Riley is one of many in the area who are looking for ways to contribute while still searching for work.
The benefits of volunteering are two fold, said Mark Whitmore, executive director of the North Shore Career Center. The Career Center—which has offices in Salem, Gloucester and Lynn—works with both job seekers and businesses to help both sides better understand what is needed and available in the job market. Whitmore said the Center constantly emphasizes the value of volunteering at job seeking events.
“As it gets further from the last job the individual had, they become somewhat unattractive to businesses,” he said. “Volunteering is a great way to fill that gap, to learn some additional skills, and to be able to contribute as an active member of that workforce.”
Whitmore said that besides helping to keep jobseekers marketable to potential employers, volunteering also has an intangible value.
“We all want to feel productive and there’s nothing that can mess with someone more than not feeling that,” he said. “Volunteering gives you a reason to get up in the morning, somewhere to go, and makes you feel productive.”
Paul Woods, 46, of Chelsea understands this as well. For 17 years he had a secure job at Garber Travel in Chestnut Hill. He began as a human resource manager, but worked his way up to become the company’s chief operating officer. When the 2008 recession hit, Woods wasn’t spared. Garber Travel was sold and his position was eliminated in 2009. That period between 2008-2009, according to the North Shore Workforce Investment Board, led to the North Shore’s private sector employment decline of 4.3 percent, the toughest in the decade.
Despite a master’s degree in organizational development from Cambridge College and a bachelor’s degree in accounting from Bentley University, Woods knew he wouldn’t get a new job right away.
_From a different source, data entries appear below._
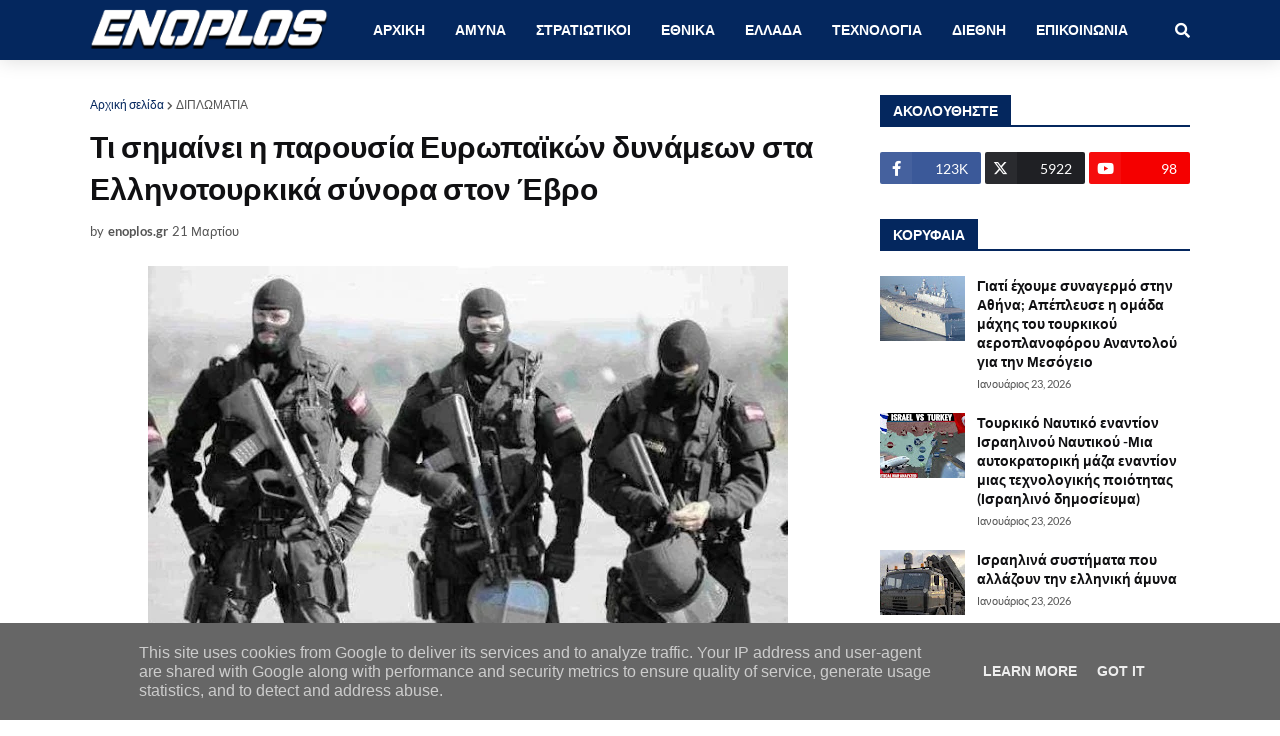

--- FILE ---
content_type: text/html; charset=utf-8
request_url: https://www.google.com/recaptcha/api2/aframe
body_size: 260
content:
<!DOCTYPE HTML><html><head><meta http-equiv="content-type" content="text/html; charset=UTF-8"></head><body><script nonce="fRBCz3-aBwuHVp_8jlZZSw">/** Anti-fraud and anti-abuse applications only. See google.com/recaptcha */ try{var clients={'sodar':'https://pagead2.googlesyndication.com/pagead/sodar?'};window.addEventListener("message",function(a){try{if(a.source===window.parent){var b=JSON.parse(a.data);var c=clients[b['id']];if(c){var d=document.createElement('img');d.src=c+b['params']+'&rc='+(localStorage.getItem("rc::a")?sessionStorage.getItem("rc::b"):"");window.document.body.appendChild(d);sessionStorage.setItem("rc::e",parseInt(sessionStorage.getItem("rc::e")||0)+1);localStorage.setItem("rc::h",'1769198786092');}}}catch(b){}});window.parent.postMessage("_grecaptcha_ready", "*");}catch(b){}</script></body></html>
When a close friend passed away from cancer, he began looking into volunteering, and he’s been hooked ever since.
“Volunteering has kept me sane,” he said. “[It] gives you a purpose.”
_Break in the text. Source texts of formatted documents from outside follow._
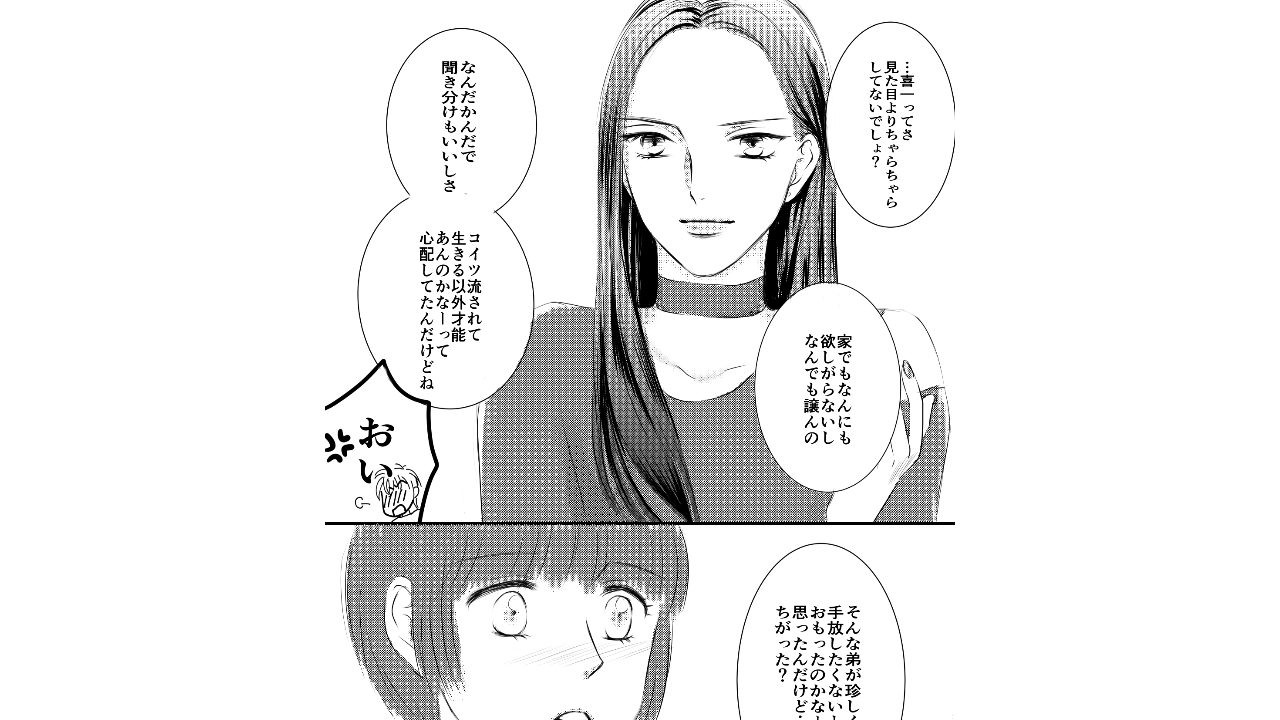

--- FILE ---
content_type: text/html;charset=UTF-8
request_url: https://manga.line.me/indies/book/article?id=110553
body_size: 2520
content:
<!DOCTYPE html>
<html prefix="fb: http://www.facebook.com/2008/fbml">
  <head>
    <meta charset="UTF-8">
    <meta name="viewport" content="width=device-width, initial-scale=1">
    <title>
      
        【BL】突然恋が始まる ⑦｜RIKAO｜LINE マンガ
      
    </title>

    <meta http-equiv="X-UA-Compatible" content="IE=edge">
    
      <meta
        name="description"
        content="【BL】突然恋が始まる ⑦｜"
      >
      <meta
        property="og:description"
        content="【BL】突然恋が始まる ⑦｜"
      >
      <meta
        name="keywords"
        content="RIKAO,【BL】突然恋が始まる ⑦,,,,LINE,マンガ,漫画,まんが,立ち読み,無料"
      >
      <meta
        content="https://manga.line.me/book/detail?id=110553"
        property="og:url"
      >
      <meta content="https://cdn-manga-static-file-origin.ldf-static.net/router/indies_book/ck6GxJQPqjD7Qo6i9kLOjbgn.jpg" property="og:image">
    
    <link href="https://cdn-manga-static-file-origin.ldf-static.net/web/webtoon-linemanga-web/line_manga_web/edge/pc/css/mangaweb_dfb9164cd6f3b6e77984659985cc156ceb4a8aa2.css" rel="stylesheet">
    <link rel="apple-touch-icon" href="https://cdn-manga-static-file-origin.ldf-static.net/web/webtoon-linemanga-web/line_manga_web/edge/pc/img/apple_touch_icon_v6.png">
<link rel="icon" href="https://cdn-manga-static-file-origin.ldf-static.net/web/webtoon-linemanga-web/line_manga_web/edge/pc/img/favicon_v6.png" sizes="192x192">
<link rel="shortcut icon" href="https://cdn-manga-static-file-origin.ldf-static.net/web/webtoon-linemanga-web/line_manga_web/edge/pc/img/favicon_v6.ico" type="image/x-icon">

    <script>
      (function(i,s,o,g,r,a,m){i['GoogleAnalyticsObject']=r;i[r]=i[r]||function(){ (i[r].q=i[r].q||[]).push(arguments)},i[r].l=1*new Date();a=s.createElement(o),m=s.getElementsByTagName(o)[0];a.async=1;a.src=g;m.parentNode.insertBefore(a,m)})(window,document,'script','//www.google-analytics.com/analytics.js','ga');
      ga('create', 'UA-55451058-1', 'auto', {'sampleRate': 10});
      ga('send', 'pageview');
    </script>
    
  <!-- Google Tag Manager -->
  <script>(function(w,d,s,l,i){w[l]=w[l]||[];w[l].push({'gtm.start':
  new Date().getTime(),event:'gtm.js'});var f=d.getElementsByTagName(s)[0],
  j=d.createElement(s),dl=l!='dataLayer'?'&l='+l:'';j.async=true;j.src=
  'https://www.googletagmanager.com/gtm.js?id='+i+dl;f.parentNode.insertBefore(j,f);
  })(window,document,'script','dataLayer',"GTM-KRK9LLQ");</script>
  <!-- End Google Tag Manager -->





    <noscript>
      <div style="position: absolute; top: 0px; bottom: 0px; z-index: 999; left: 0px; right: 0px; background: rgba(6, 6, 6, 0.6);">
        <div class="MdLYR10" style="position: absolute; top: 50%; left: 50%; width: 400px; height: 180px; margin: -123.5px 0px 0px -200px;">
          <div class="mdLYR10Body">
            <p class="mdLYR10Txt">JavaScriptが無効になっています。<br>
              正常にLINE マンガをご利用いただくために、<br>
              JavaScriptの設定を有効にしてください。
            </p>
          </div>
        </div>
      </div>
    </noscript>

  </head>

  <body>
    
<!-- Google Tag Manager (noscript) -->
<noscript><iframe src="https://www.googletagmanager.com/ns.html?id=GTM-KRK9LLQ"
  height="0" width="0" style="display:none;visibility:hidden"></iframe></noscript>
  <!-- End Google Tag Manager (noscript) -->



    <div id="root"></div>
    <script>
      var imgs = {};
      var links = {};
      
        imgs[0] = {
          'url':    'https://cdn-manga-static-file-origin.ldf-static.net/router/indies_book/Ii3z6aKTZ9bOtJlZ7uxhaRs0.jpg',
          'height': 2046,
          'width': 1447
        };
        links[0] = [];
        
      
        imgs[1] = {
          'url':    'https://cdn-manga-static-file-origin.ldf-static.net/router/indies_book/uyuzWP29bD1TkY5P03l97yCg.jpg',
          'height': 2046,
          'width': 1447
        };
        links[1] = [];
        
      
        imgs[2] = {
          'url':    'https://cdn-manga-static-file-origin.ldf-static.net/router/indies_book/trV0rrwsJf1oRxsZF3lQdicf.jpg',
          'height': 2046,
          'width': 1447
        };
        links[2] = [];
        
      
        imgs[3] = {
          'url':    'https://cdn-manga-static-file-origin.ldf-static.net/router/indies_book/ztSTkYC8Jckgox2pOh4ccuQu.jpg',
          'height': 2046,
          'width': 1447
        };
        links[3] = [];
        
      
        imgs[4] = {
          'url':    'https://cdn-manga-static-file-origin.ldf-static.net/router/indies_book/ArXVsUR9ehWbXVQ6fJlekaLQ.jpg',
          'height': 2046,
          'width': 1447
        };
        links[4] = [];
        
      

      var portal_pages = {};
      

      var portal_tocs = [];
      

      var OPTION = {
          API_PATH: '',
          productName: '【BL】突然恋が始まる',
          isLoggedIn: false,
          nickname: "",
          show_modal: 0,
          containerClass: '.fnViewerContainer',
          imgs: imgs,
          links: links,
          start_point: 1,
          bookId: '110553',
          productId: '10974',
          isSubscribed: 0,
          is_private_brand: 0,
          mediado_token: '',
          mediado_contents_url: '',
          mediado_contents_file: '',
          orientation: 'vertical',
          isPortal:  false ,
          portalPages: portal_pages,
          portalTocs: portal_tocs,
          likedCount: 235,
          isLiked: 0,
          isSubscribed: 0,
          title: '⑦',
          description: decodeURIComponent(''),
          thumbnailUrl: 'https://cdn-manga-static-file-origin.ldf-static.net/router/indies_book/ck6GxJQPqjD7Qo6i9kLOjbgn.jpg',
          isConclusion: 0,
          authorName: 'RIKAO',
          authorProfileImageUrl: 'https://cdn-manga-static-file-origin.ldf-static.net/router/indies_author/rTt6DY3odfAEoiC6wXP2cAKp.jpg',
          authorComment: '小４女子にあげるクリスマスプレゼントってなにがいいんでしょうか…？！？！だれかタスケテェ…‼',
          shareFacebookUrl: 'https://app-manga.line.me/schema/timeline_indies/103952/',
          shareTwitterUrl: 'https://app-manga.line.me/schema/timeline_indies/103952/',
          shareLineUrl: 'https://app-manga.line.me/schema/timeline_indies/103952/',
          shareText: '【無料】「【BL】突然恋が始まる」を読んでるよ！LINEマンガなら今すぐ無料で第1話が読める！',
          hashtags: 'LINEマンガ',
          valuation: null,
          
          
          
            next_book: {
              id: '110666',
              volume: 44,
              name: '⑦',
              thumbnail: '',
              
            },
          
          
            commentCount: 3,
            isCommented: 0,
            maxChargeVolume:  null ,
          
          is_during_web_periodic_campaign: false,
        };
        OPTION.bookType = 'indies'
        
    </script>
    <script
      type="text/javascript"
      src="https://cdn-manga-static-file-origin.ldf-static.net/web/webtoon-linemanga-web/line_manga_web/edge/pc/js/lc.line.mangaweb_dfb9164cd6f3b6e77984659985cc156ceb4a8aa2.js"
      crossorigin>
  </script>
  </body>
</html>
Since 2010, Woods has filled his days with volunteering. He spends 20 hours a week at Catholic Charities in Lynn and one or two days a week Dana Farber Cancer Institute in Boston. As the volunteer coordinator at Catholic Charities, Woods recruits other volunteers to meet the organization’s needs.
At Dana Farber, Woods volunteers in the resource center where he meets with patients and families to walk them through information, resources and programs that the Institute offers. He has found his background in HR has helped him at both volunteering positions and has brought an HR approach to the volunteer recruitment process at Catholic Charities as well as Dana Farber.
“It taught me to be very patient,” he said. “If a cancer patient wants to talk, stay for a long time, I will do that.”
In order to make ends meet, Woods also done several temporary jobs and occasional human resources (HR) consulting work, collecting unemployment insurance in between. Though he said he has had to make several lifestyle changes like eating out less and avoiding major purchases since losing his job, Woods said the benefits of volunteering are great. So much so that even as continues looking for contract consulting positions or full time work, he’ll still volunteer.
“[Volunteering helps me to] remember how to set the alarm clock and get out,” he said. “I feel like I’m appreciated.”
Riley, too, says she’ll continue to volunteer at the Council on Aging even while applying for full and part time jobs.“[Working with seniors] builds my confidence and makes me feel good about myself,” she said. “They really need someone.”